Updates linking 'learning with ISO 9000' and other sites
See www.learn9.net
Wednesday, April 08, 2009
Sony and others will present a seminar about ePUB etc during the London Book Fair.
I have sent in a question
There is a problem in that ePUB files are being viewd on Stanza and other software for computer and phone screens.
Have people been warned about staring at such screens too long?
This is a question for Stanza obviously but also about the prices for dedicated devices. Can they be afforded? When will the prices become more suitable for a larger audience?
The numbers I have seen suggest that there are more Stanza downloads than sales of Readers. Is there any evidence that this will not continue?
Maybe trhere will be an answer before the 20th April.
The Cromwell room was also used by the LCC Futures Conference so this will be a good test of my theory that access will be easier when the entire ground floor is one space.
Tuesday, April 07, 2009
The idea of a blended space could apply to Earl's Court. Like blended learning the Web aspect includes travel in time and space. I think it is time to realise that trade shows only take place in UK time, at least for most of the ones I attend. drupa is every four years but even for the printing industry time is not standing still.
Somewhere on the planet another trade show or event covers most things as they happen online anyway. On the blogs for IPEX and drupa I have recently looked at ePUB and the Total Print Expo where I will suggest some slides for the LCC Futures Conference.
It could yet happen that the Print show would happen at the same time as for Publishing. It makes sense to me. Print in Earl's Court 2, all software on the upstairs floor. Apart from anything else there could be a direct escalator from the print equipment to the LCC Futures Conference. walking all the way to the front of the building then usually back again is just not sensible.
The book discussion is linked to print. Digital may be catching up with litho. The eBook production technology relates to workflow for prepress and Web2Print.
But why stop there? Online Information has Oxford University Press and several others who could usefully explain their digital publishing strategy. They could be at Earl's Court also, along with BETT to supply some energy and fill the upstairs with software. Learning Technology could be run alongside BETT at Olympia for a few years till this idea takes off.
Meanwhile I have an apartment on Twinity but they have yet to reach London and may start closer to Soho, moving out slowly.
Oh dear my stats for slideshow downloads are back to normal. It was an April fool joke.
Still, the Scribd numbers for the associated papers are still ok, a lot more people than were there at the time.
So I have done another presentation as draft for the LCC Futures Conference. See blog about drupa.
The Guardian has a report on Business Schools, corporate responsibility, sustainability and the MBA culture that may have contributed to current financial problems.
There are quotes from Hugh Wilmott and Alessia Contu but the word "critique" is hardly mentioned. The impression you might get is of of a fairly mild social responsibility stream within a free market business school. This is a major problem I think. Managers who do go on a critique course could easily be confused by Habermas and Foucault etc. if completely unexpected.
Some clarity would be helpful.
Sage have an offer on journals at the moment, including Management Learning. It seems to be about practice but it is not easy to understand. Might there be an introduction or guide somewhere for managers who might want to relate to this sort of writing?
I am trying to imagine the Lancaster Learning Zone as a blended space. A blended space is a location for learning as remembered or imagined as well as being real if you have the attention span to notice.

> [Source excerpt]
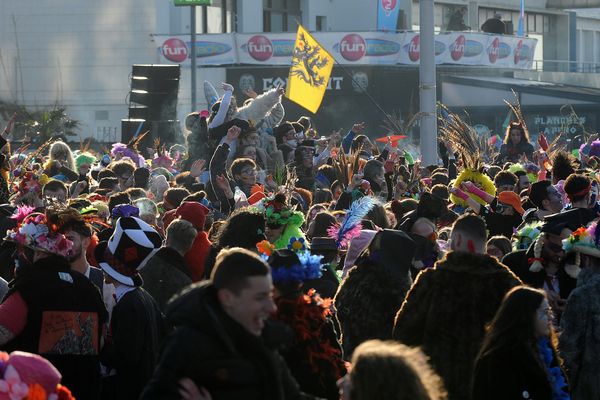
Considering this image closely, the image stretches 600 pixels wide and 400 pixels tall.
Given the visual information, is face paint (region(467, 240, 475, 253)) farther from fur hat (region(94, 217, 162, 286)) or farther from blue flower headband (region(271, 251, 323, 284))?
fur hat (region(94, 217, 162, 286))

> [Your tasks]
**A.** Based on the blog entries, answer yes or no to each statement below and quote the words that decide it: (i) The Sony seminar about ePUB is scheduled during the London Book Fair. (ii) The writer's higher slideshow download figures turned out to be genuine. (iii) Twinity has already reached London.
**B.** According to the blog entries, which publisher currently has an offer on journals that includes Management Learning?
**C.** Continue the blog entries from the point where they end.

> [Per-task answers]
**A.**
(i) Yes: "Sony and others will present a seminar about ePUB etc during the London Book Fair."
(ii) No: "It was an April fool joke."
(iii) No: "they have yet to reach London"

**B.** Sage.

**C.**
I took some photos last year and here are some more from Flickr. Sidelong has made them Creative Commons so it is ok to lift them for this blog. Comment on Flickr is that the "virtual world is strangely grey", looking at the back view of the students on the hoarding. The thing is that official photos have to be unidentified to avoid legal problems. This is especially the case in schools. I think it is likely to represent young people as threatening if you never see their faces.
So a learning zone more Web 2 would have more informal photos, as I guess it.
Still, this learning zone is something towards informal Web access so is well worth thinking about. It is located near the library the bookshop and the newsagent, not to mention the post office. Comparison with a city centre could follow. In Exeter meanwhile LifeBytes has folded but there is still some Web access on desktops. Wireless devices seem to be the growth area.
The new week starts in lean forward mode. The weekend is for leaning back and just accepting what the Sunday Newspaper has to tell us. Digesting food may take longer than usual and there is time for a walk in the sunshine. But then you realise that some things in the papers make no sense at all.
Henry Porter writes a normal sort of opinion for a known writer about the dangers of Google for copyright. "Google is just an amoral menace". Then he turns on Scridb as apparently another one of the "worldwide monopolies that sweep all before them with exuberant contempt for people's rights, their property and the past."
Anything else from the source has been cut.